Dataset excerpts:
______

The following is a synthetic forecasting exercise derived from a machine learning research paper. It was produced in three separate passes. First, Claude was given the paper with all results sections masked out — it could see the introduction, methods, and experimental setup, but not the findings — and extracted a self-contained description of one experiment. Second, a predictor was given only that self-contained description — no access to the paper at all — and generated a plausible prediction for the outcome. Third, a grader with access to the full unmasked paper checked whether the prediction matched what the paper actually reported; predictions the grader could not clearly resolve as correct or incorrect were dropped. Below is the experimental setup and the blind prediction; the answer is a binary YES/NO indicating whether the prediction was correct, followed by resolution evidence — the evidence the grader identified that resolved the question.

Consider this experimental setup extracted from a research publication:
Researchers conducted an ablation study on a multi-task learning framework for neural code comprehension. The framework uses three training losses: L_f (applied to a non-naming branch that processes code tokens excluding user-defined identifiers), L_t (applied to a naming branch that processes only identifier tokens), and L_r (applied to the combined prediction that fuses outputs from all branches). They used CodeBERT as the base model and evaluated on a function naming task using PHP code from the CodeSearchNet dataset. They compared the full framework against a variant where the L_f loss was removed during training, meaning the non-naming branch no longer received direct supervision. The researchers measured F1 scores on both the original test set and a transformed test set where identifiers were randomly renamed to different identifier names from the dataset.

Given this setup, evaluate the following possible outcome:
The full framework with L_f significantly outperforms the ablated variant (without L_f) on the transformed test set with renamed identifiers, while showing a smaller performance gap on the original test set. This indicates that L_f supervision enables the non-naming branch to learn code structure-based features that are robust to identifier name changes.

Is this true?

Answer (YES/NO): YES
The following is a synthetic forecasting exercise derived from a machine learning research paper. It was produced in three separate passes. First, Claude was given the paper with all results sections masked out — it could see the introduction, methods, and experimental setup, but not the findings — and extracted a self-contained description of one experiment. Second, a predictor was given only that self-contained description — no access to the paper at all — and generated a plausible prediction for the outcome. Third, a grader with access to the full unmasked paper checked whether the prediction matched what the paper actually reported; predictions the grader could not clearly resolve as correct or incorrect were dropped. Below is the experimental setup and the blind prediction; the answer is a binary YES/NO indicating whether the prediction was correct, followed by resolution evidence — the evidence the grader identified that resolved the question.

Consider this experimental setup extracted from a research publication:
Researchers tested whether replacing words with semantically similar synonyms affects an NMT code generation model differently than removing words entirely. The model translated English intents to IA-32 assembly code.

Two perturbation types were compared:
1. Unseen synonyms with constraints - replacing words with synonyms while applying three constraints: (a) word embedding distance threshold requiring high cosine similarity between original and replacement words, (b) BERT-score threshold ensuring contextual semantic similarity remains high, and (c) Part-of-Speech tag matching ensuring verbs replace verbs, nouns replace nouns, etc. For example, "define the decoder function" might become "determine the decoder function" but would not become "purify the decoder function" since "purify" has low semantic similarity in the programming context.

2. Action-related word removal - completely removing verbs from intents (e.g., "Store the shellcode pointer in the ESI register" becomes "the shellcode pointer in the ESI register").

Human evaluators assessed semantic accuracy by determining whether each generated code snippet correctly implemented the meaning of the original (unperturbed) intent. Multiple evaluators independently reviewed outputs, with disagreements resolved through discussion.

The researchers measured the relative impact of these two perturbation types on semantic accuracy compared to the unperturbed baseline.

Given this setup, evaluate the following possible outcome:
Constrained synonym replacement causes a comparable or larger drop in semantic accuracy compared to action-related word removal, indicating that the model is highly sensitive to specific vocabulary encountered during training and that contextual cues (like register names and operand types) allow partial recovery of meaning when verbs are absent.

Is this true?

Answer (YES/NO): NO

______

__Aim of the exercise__. What are the lines, exactly as written above, from the line with "The full framework with" to the line with "Answer (YES/NO): YES", both included? Output only those.

__Task response__.
The full framework with L_f significantly outperforms the ablated variant (without L_f) on the transformed test set with renamed identifiers, while showing a smaller performance gap on the original test set. This indicates that L_f supervision enables the non-naming branch to learn code structure-based features that are robust to identifier name changes.

Is this true?

Answer (YES/NO): YES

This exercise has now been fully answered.